*Document excerpt*:
►
October 2007

Things that are Really Important

By Sebouh Gemdjian of the Highland Park Mirror

One can say that the Raritan runs through Robert Craig's veins. He is a Piscataway native printmaker who frequently exhibits at Beamesderfer Gallery in Highland Park, where he had an opening on Sunday, September 16. Looking at his wood and linoleum cuts, one can tell that he has presented us with what he considers to be really important, like memories contained in a sentence that starts with "Remember when..." A veteran paratrooper who re-volunteered during the Gulf War, today Craig listens to the river for essence. Here is the essence of a sunset, and here is the essence of a landscape, he seems to say, now you fill in the memory that made you cry. And here is the war.

"A generation of people who didn't serve their country went by and they are laying judgment on young people who are better targets for a kiss than they are for a bullet," Craig said of the emotions behind a group of war-themed prints. At first glance they may appear very different from his landscapes and still life, more like caricatures, but the approach is the same. We are given strokes - a sketch of George Bush, text that reads "blah, blah, blah," a skeleton in uniform...a vague figure of a dictator, a caption of "Generalissimo Whatshisname" - and we get to fill in the emotions.

"They're young. Some of them will never see the things that we love in life, the things that are really important," he adds compassionately. The rest of the exhibition, the sunsets and figures and landscapes that have nothing to do with the war, seem to be especially meant for the soldiers that came back.
◄
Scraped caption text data
►
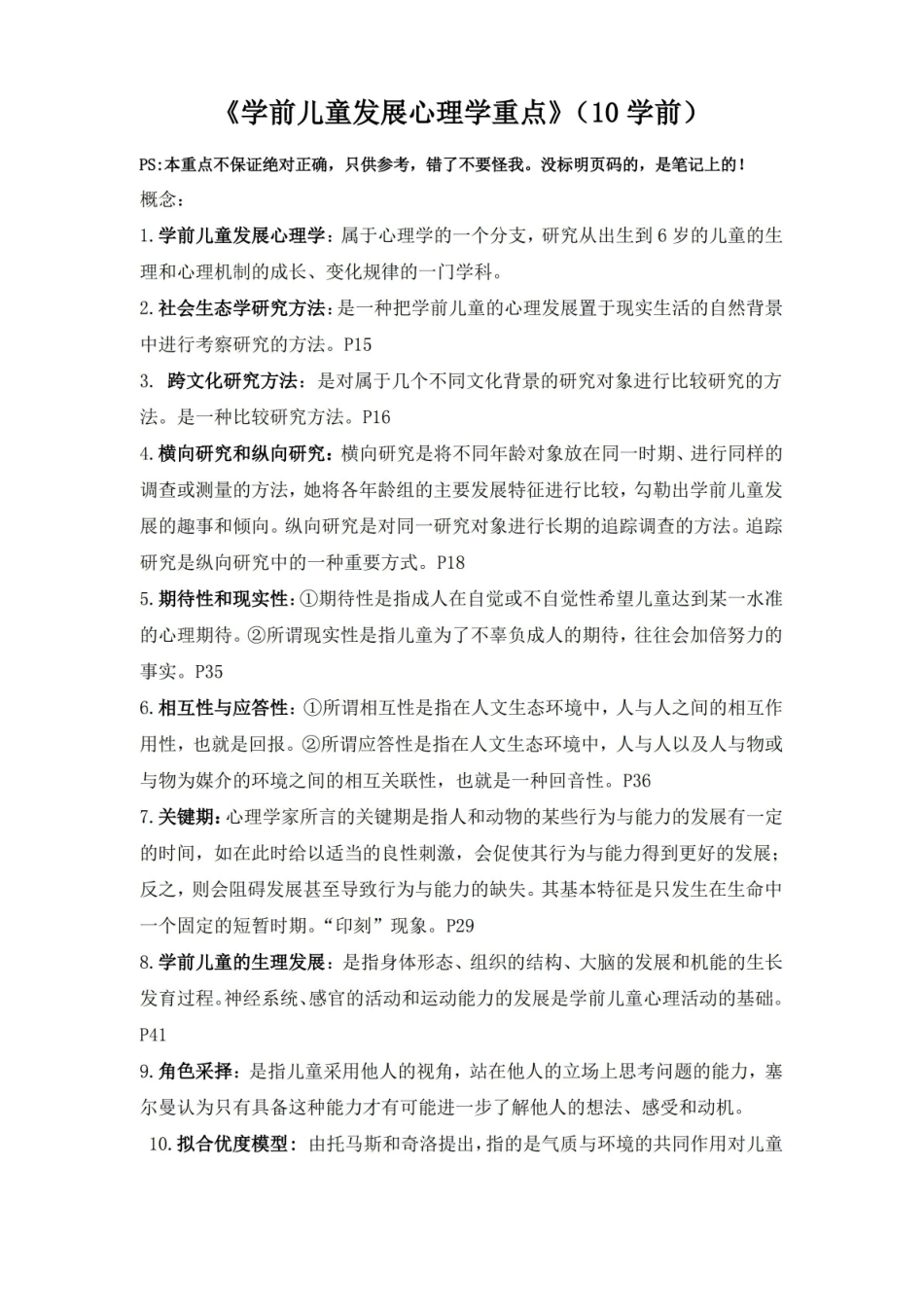 学前儿童发展心理学复习重点.pdf_第1页
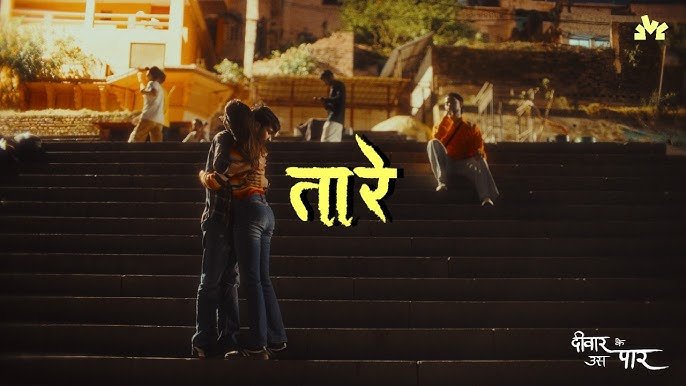 Taare Lyrics English Translation – Farak | Saswat Balan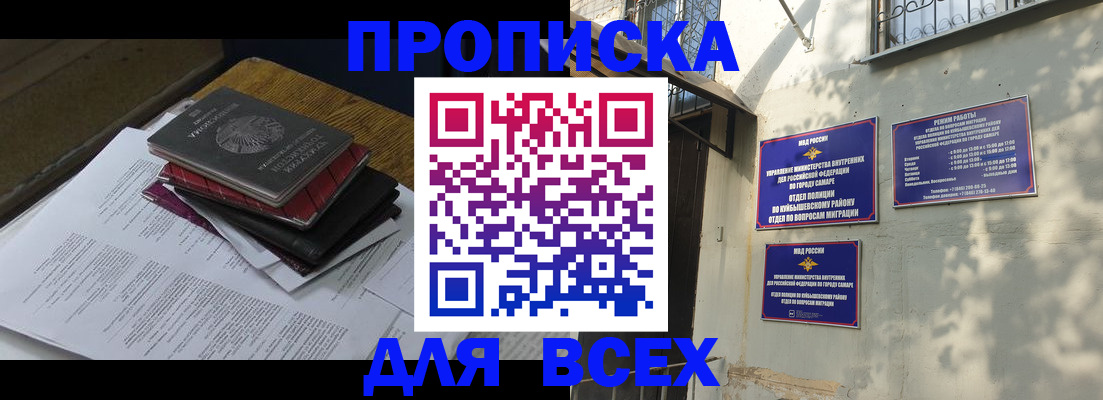где прописаться в Кунгуре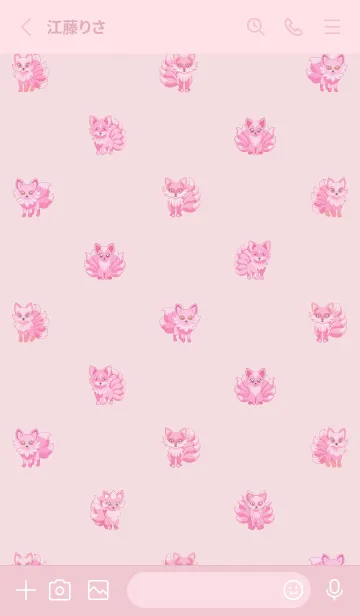 [LINE着せ替え] Nine tailed Pink Fox.の画像2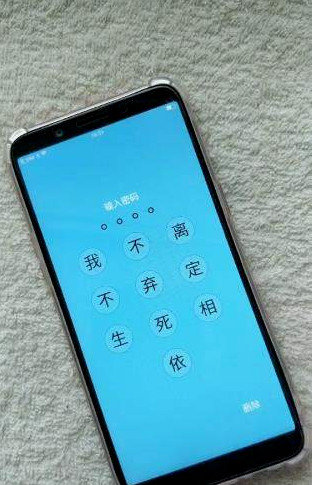抖音文字鎖屏密碼怎么設(shè)置_iPhone文字鎖屏設(shè)置方法分享
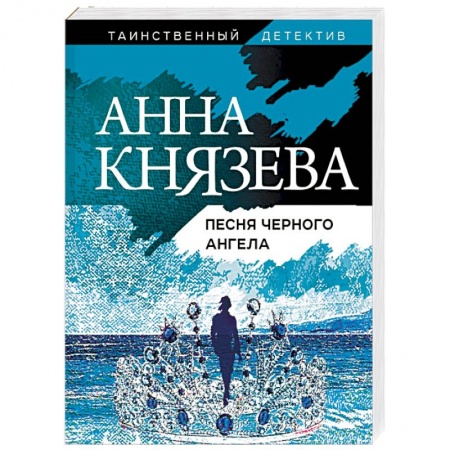 Отечественный женский детектив, книга Песня черного ангела купить по скидке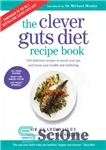 دانلود کتاب The Clever Guts Diet Recipe Book: 150 delicious recipes to mend your gut and boost your health and...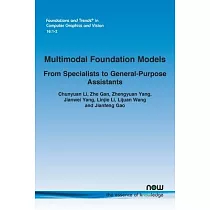 Multimodal Foundation Models： From Specialists to General─Purpose Assistants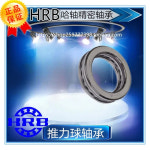 하얼빈 하 샤프트 51120/P5 D8120 내경 100 외경 135 높이 25 스러스트 볼 베어링 : 현진18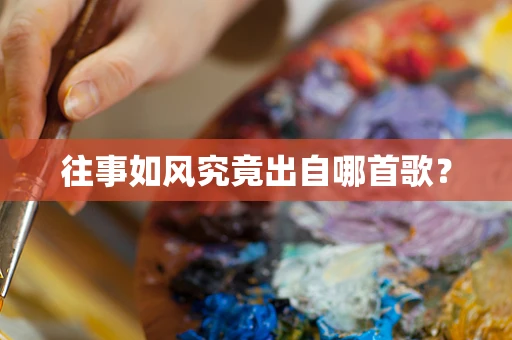 往事如风究竟出自哪首歌？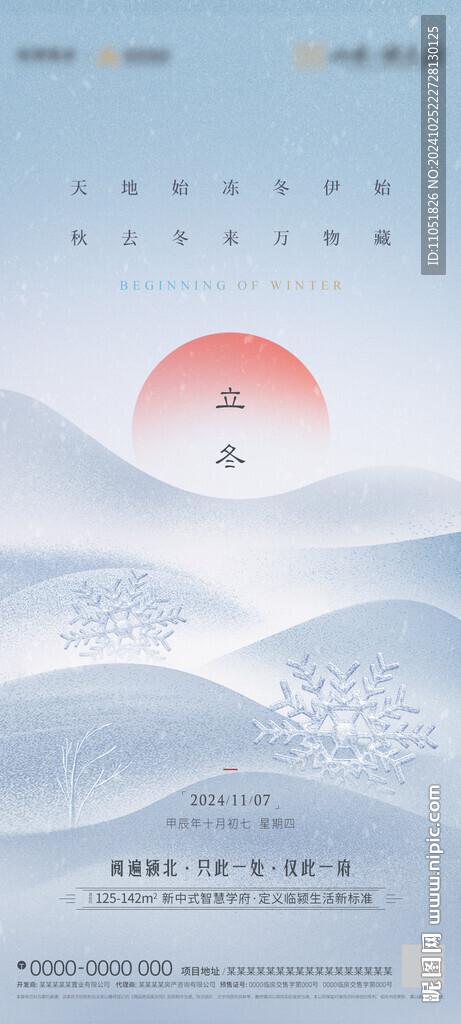 立冬海报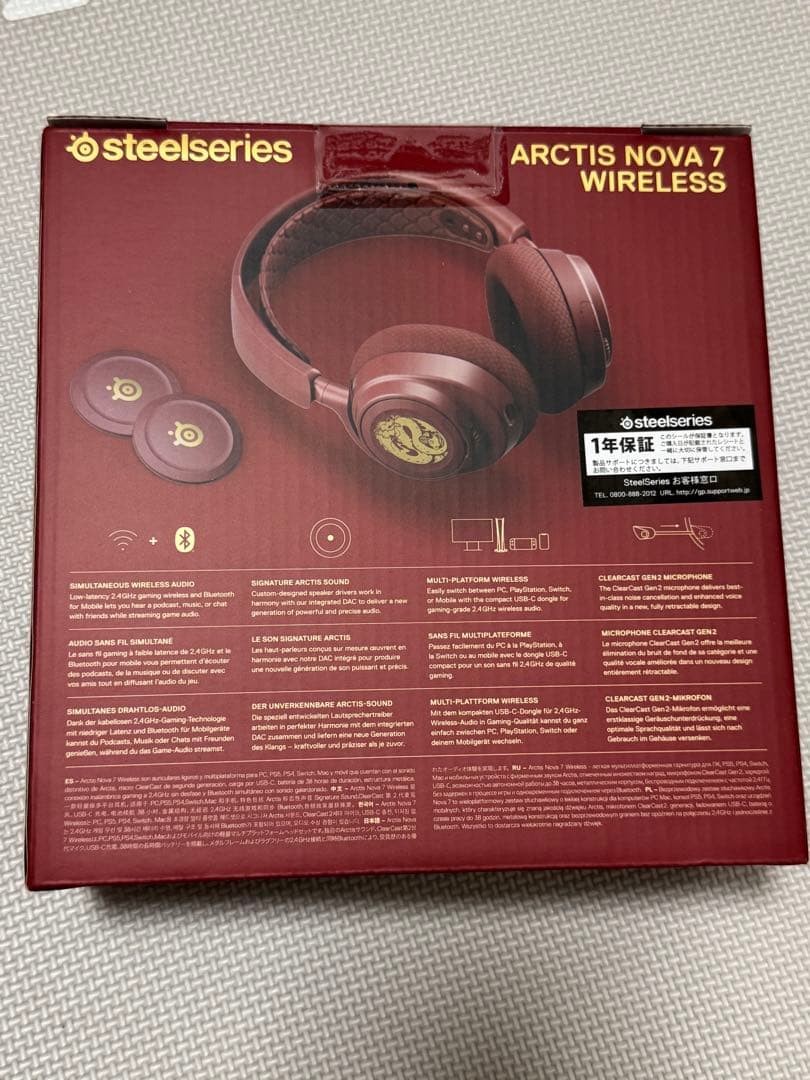 【新品未使用】Arctis Nova 7スティールシリーズ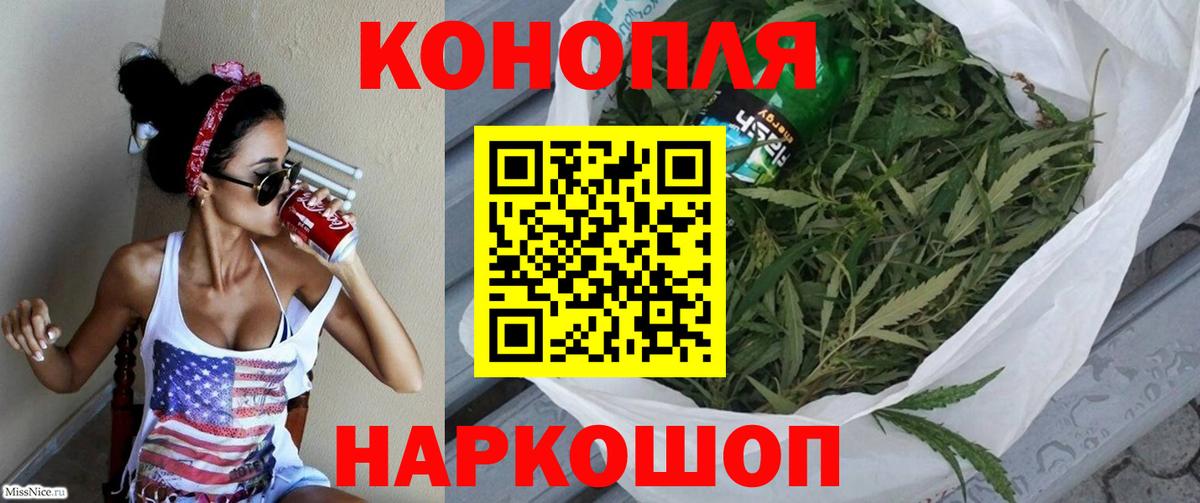 Бошки марихуана THC 21%  МАРИХУАНА семена  Бошки марихуана White Widow  Саяногорск  Вход с VPN 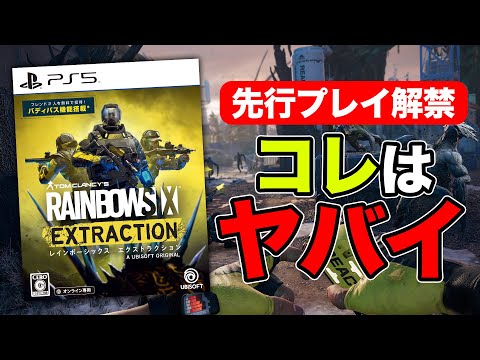 【先行プレイ】難しすぎ?!レインボーシックスエクストラクションが想像以上だった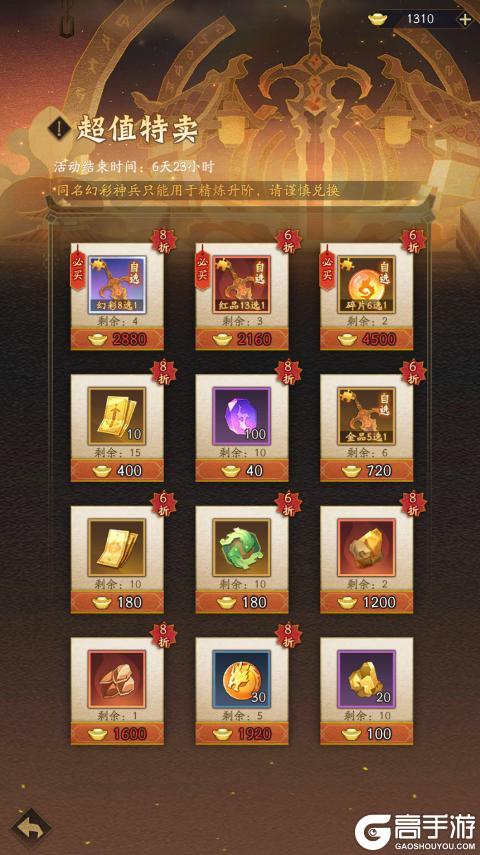 《神仙道3》活动预告 |万剑护主,剑惩八方!幻彩神兵「断魔雄剑」登临三界!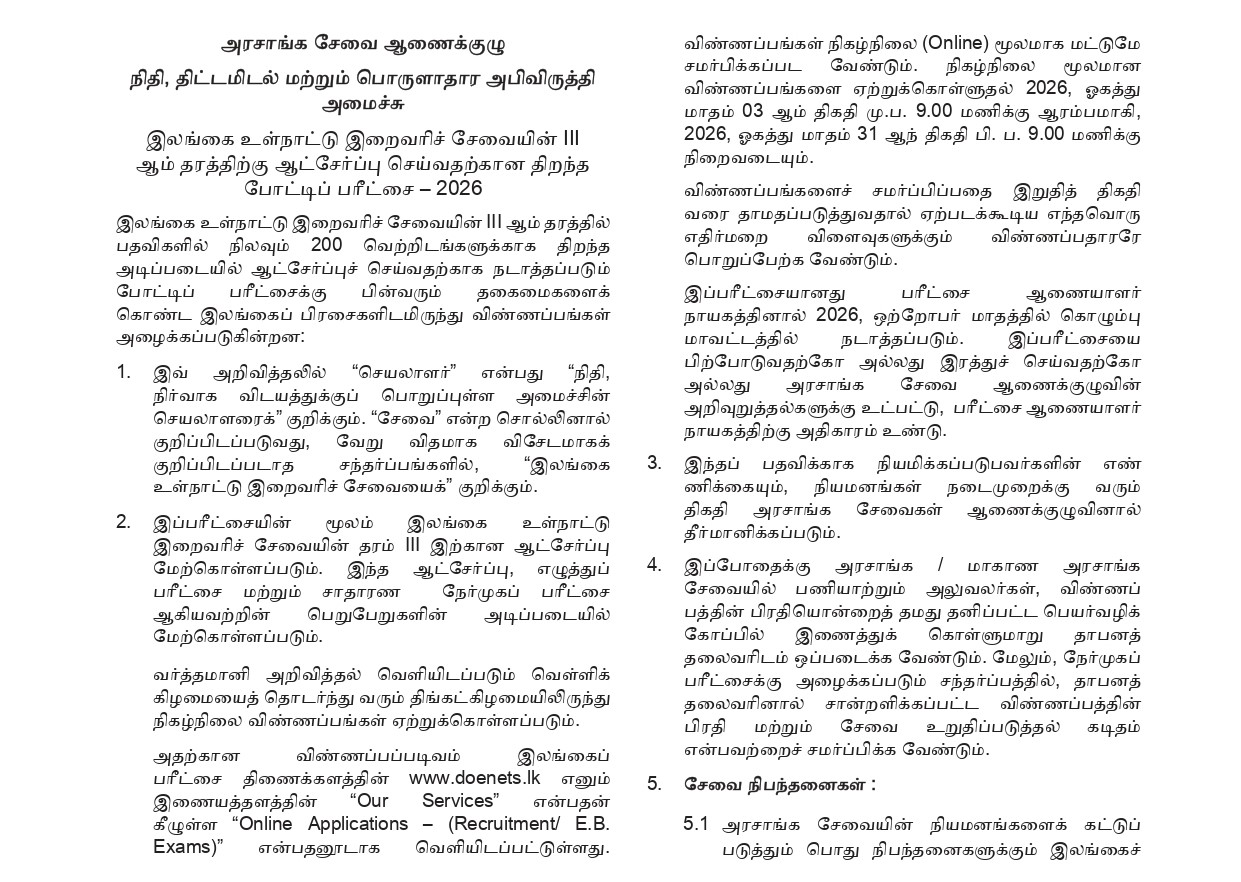 Sri Lanka Inland Revenue Service Open Exam 2026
◄
*Tasks to carry out*:
• A. Summarize the article about Robert Craig's prints in two sentences.
• B. Please turn the paragraph of the article about Robert Craig's prints that begins "A generation of people who didn't serve" into a bulleted list that keeps its main facts.
• C. Carry on the article about Robert Craig's prints, starting after its final sentence.
The items above are not needed for any of this work.

*Answers by task*:
• A. Robert Craig, a Piscataway native printmaker and veteran paratrooper who re-volunteered during the Gulf War, had an opening of his wood and linoleum cuts at Beamesderfer Gallery in Highland Park on Sunday, September 16. Whether showing sunsets, landscapes or war-themed scenes, his prints offer bare strokes, such as a sketch of George Bush or a skeleton in uniform, and leave viewers to fill in the emotions.

• B.
- Craig says a generation that didn't serve its country is judging young people who are "better targets for a kiss than they are for a bullet." This feeling lies behind a group of his war-themed prints.
- At first glance these prints may seem very different from his landscapes and still life, more like caricatures, but the approach is the same.
- They offer only strokes: a sketch of George Bush, text reading "blah, blah, blah," a skeleton in uniform, a vague figure of a dictator, and a caption of "Generalissimo Whatshisname."
- Viewers fill in the emotions.

• C.
"It's easy to get inspiration from what's happened in the last five years," Craig says about what makes him tick. "The other work, I just try to move my hands. I just try to keep busy. It could be from the tiniest of things, it could be from other artists as well. It could be as simple as a still life, it could be as complex as politics."

Perhaps that is what art is - a tiny thing on our way through life that we realize, all too late, that we shouldn't have missed. Craig grew up in Piscataway, with Rutgers in his back yard. He is self taught, despite the fact that he went to Rutgers to study art and did very well, but had to withdraw after a year because of the financial strain of a divorce.

Art, however, seems to be a means to achieving a life mission to Craig, to point us in the right direction, towards our expressions and our delusions, and the beauty that we seem to try to ignore. To him, art is beyond mere work, and this leads him to the honesty his works radiate.

There is no spoon-feeding with Craig. He is a reporter of all the perspectives of reality, including the process itself. He says: "I see my work slightly as abstract. It's not real, the black and white work especially. There is white, there is black and there is gray, and you have to say what you have to say with those three things. It's something slightly less than reality."

Sometimes he adds a couple of shades to the ink in his prints. As featured on the invitation to his opening, red background and yellow leaves accentuate a black trunk. "Red Morning," a wood cut with a silhouette of a tree in the foreground, triggers us with another moment we didn't miss - but might have forgotten.

"I come home after my job and I go to the studio and I work," says Craig of his lifestyle. "I can't afford to live off my art, a lot of artists can't. So we have to work. You take whatever time is given, you use it and you work." Perhaps this is what is really important.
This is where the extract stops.